In four of the five games, Google’s computer defeats the Go World Champion.

In four of the five games, Google’s computer defeats the Go World Champion.

This month, South Korean world go champion Lee Sedol and Google’s AI engine AlphaGo squared off against one another. It wasn’t until October of last year that AlphaGo defeated the reigning European Go champion Fan Hui, winning five out of six games. This was the first time a computer had defeated a professional Go player. Before his match versus AlphaGo last week, Lee Sedol had said that he felt confident in winning despite this.

Computers against humans

Computers have long been capable of learning games; Tic-Tac-Toe was the first game to do so in 1952. World chess champion Garry Kasparov lost three games and drew two before IBM’s Deep Blue computer defeated him in just one match in 1996. Then, in 2011 IBM’s Watson triumphed on the American game program Jeopardy. Nevertheless, computer programs have only been able to play Go at a beginner’s level up until today. For a game as complicated as Go, where there are more potential positions than there are atoms in the universe, the conventional method of teaching computers to play games—using algorithms to find probable positions—is insufficient.

 

AlphaGo

Since 2010, Google’s DeepMind AI unit has been using a range of methods to build AlphaGo. Millions of moves from expert go players were first given to it so it could learn from them. It was then programmed to play thousands of games against various versions of itself, developing and learning new tactics in the process. Finally, in order to train it to forecast potential outcomes for a move in the future, the lab team had it examine the moves from each of its games.

Go for it!

The five games were held at the Four Seasons Hotel in Seoul, South Korea, over the course of a week beginning on March 9. With the whole globe watching the match, Mr. Sedol and the DeepMind Lab developers of AlphaGo were under tremendous strain.

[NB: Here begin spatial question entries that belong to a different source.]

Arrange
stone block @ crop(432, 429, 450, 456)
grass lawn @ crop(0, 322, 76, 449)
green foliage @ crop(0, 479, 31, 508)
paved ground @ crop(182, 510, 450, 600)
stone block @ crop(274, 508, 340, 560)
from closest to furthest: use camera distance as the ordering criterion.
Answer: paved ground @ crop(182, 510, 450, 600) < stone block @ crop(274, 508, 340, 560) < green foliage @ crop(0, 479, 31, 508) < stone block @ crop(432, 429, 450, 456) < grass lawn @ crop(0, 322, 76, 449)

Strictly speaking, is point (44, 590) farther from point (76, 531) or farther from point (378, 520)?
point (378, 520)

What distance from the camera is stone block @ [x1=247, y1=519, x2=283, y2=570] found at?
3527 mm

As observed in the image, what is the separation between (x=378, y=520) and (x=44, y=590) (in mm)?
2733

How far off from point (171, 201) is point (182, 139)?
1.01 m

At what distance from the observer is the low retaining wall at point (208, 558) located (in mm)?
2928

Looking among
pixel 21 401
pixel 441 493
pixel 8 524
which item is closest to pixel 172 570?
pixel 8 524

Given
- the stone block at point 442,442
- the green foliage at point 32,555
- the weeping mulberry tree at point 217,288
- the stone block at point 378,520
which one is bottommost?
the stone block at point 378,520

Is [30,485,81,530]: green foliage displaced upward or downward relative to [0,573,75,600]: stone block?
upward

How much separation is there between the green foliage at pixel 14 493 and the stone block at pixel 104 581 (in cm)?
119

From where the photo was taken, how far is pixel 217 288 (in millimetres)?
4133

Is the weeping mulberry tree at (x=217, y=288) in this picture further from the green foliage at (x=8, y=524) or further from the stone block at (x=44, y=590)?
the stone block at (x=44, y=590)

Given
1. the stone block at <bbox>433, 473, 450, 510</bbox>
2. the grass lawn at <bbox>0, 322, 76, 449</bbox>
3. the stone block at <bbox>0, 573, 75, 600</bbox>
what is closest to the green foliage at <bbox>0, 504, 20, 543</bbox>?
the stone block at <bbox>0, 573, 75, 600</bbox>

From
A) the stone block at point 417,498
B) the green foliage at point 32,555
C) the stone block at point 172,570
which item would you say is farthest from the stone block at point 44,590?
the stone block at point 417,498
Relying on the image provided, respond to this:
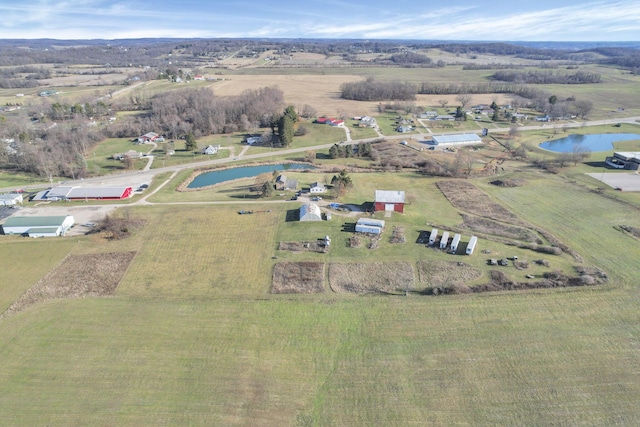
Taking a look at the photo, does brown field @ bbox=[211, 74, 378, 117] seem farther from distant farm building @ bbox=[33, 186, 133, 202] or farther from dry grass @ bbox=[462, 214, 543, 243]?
dry grass @ bbox=[462, 214, 543, 243]

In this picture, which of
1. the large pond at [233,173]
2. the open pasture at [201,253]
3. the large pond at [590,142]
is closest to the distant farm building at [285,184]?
the open pasture at [201,253]

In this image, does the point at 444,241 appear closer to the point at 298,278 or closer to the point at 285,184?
the point at 298,278

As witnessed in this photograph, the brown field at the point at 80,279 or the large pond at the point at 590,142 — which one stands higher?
the brown field at the point at 80,279

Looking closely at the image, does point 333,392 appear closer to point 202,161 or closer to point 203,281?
point 203,281

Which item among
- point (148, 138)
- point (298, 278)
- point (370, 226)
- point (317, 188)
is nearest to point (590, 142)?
point (317, 188)

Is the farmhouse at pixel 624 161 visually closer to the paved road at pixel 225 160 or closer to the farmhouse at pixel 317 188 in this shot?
the paved road at pixel 225 160

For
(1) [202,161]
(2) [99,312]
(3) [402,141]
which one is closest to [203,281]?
(2) [99,312]
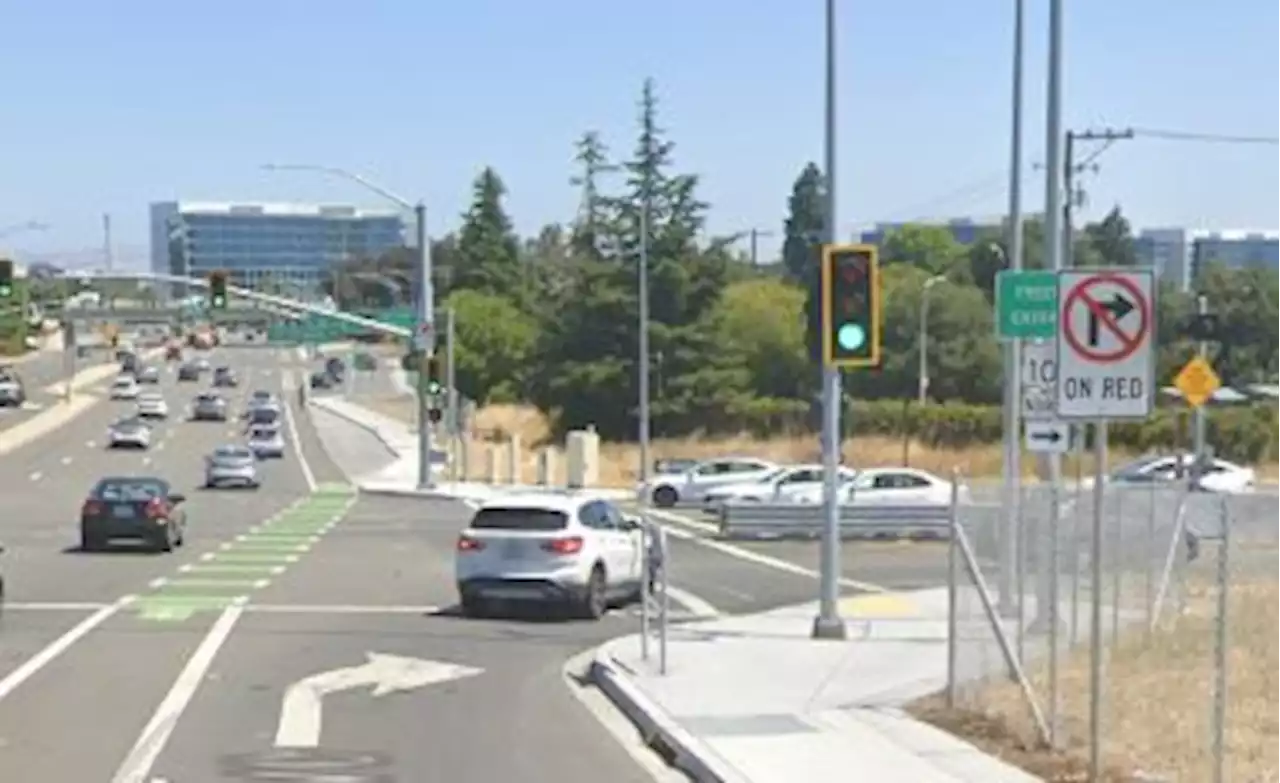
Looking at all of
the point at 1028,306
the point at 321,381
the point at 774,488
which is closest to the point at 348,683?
the point at 1028,306

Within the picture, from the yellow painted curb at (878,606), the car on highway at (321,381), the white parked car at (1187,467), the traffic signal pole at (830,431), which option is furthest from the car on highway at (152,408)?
the traffic signal pole at (830,431)

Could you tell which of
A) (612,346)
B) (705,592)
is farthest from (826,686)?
(612,346)

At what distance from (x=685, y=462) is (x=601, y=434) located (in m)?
30.7

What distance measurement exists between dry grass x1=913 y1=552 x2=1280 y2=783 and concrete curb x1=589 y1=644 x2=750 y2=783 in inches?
79.4

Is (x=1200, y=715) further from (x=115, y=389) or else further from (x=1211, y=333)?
(x=115, y=389)

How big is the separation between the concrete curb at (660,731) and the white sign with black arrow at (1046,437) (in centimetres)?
572

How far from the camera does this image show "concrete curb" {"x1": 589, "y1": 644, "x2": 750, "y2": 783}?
48.3 ft

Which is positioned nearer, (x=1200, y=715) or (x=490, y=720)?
(x=1200, y=715)

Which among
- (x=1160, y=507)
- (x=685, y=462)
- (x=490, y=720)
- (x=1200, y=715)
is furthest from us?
(x=685, y=462)

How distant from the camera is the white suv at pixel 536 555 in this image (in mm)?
27828

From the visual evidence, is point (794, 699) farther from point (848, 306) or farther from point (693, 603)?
point (693, 603)

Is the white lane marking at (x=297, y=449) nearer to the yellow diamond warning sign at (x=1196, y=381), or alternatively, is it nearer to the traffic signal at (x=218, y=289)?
the traffic signal at (x=218, y=289)

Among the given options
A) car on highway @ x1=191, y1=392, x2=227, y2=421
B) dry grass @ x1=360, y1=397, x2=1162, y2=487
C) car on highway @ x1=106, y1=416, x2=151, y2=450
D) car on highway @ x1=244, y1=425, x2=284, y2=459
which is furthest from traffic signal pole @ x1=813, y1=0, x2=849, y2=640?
car on highway @ x1=191, y1=392, x2=227, y2=421

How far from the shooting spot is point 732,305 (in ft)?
364
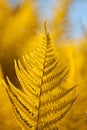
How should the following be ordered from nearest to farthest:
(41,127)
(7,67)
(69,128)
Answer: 1. (41,127)
2. (69,128)
3. (7,67)

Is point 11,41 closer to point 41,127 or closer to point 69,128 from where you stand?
point 69,128

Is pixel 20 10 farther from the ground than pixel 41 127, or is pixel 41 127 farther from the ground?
pixel 20 10

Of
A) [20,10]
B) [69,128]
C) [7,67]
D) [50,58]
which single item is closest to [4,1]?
[20,10]

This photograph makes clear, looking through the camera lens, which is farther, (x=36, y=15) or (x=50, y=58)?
(x=36, y=15)

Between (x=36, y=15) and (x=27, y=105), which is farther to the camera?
(x=36, y=15)

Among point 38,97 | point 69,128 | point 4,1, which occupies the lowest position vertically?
point 69,128

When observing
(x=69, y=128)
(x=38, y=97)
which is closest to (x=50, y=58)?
(x=38, y=97)

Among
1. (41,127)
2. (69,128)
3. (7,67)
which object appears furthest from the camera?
(7,67)

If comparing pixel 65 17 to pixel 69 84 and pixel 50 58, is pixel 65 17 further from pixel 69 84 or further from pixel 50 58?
pixel 50 58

The first, second, third, and fifth games were all won by AlphaGo. It executed a move in the second game that a human would only have a one in ten thousand chance of making. Although it seemed to be an error, this move surprised spectators and ultimately proved to be the one that won AlphaGo the game.

Only in the fourth game did Mr. Sedol emerge victorious; it was his play that forced AlphaGo into a string of careless movements that ultimately gave him the advantage. Similar to AlphaGo’s ingenious play in Game 2, this move was unexpected as well and is believed to have been a one-in-ten-thousand chance move made by a human. This move was termed “God’s Touch” by other go players, and Demis Hassabis of DeepMind hailed it after the game.

Given that it was predicted that computer technology would not be able to beat a professional Go player for another ten years, AlphaGo’s successes are quite surprising.

For the match, Google withheld $1 million in prize money, which it has promised to give to organizations that promote science, math, education, Go, and other subjects.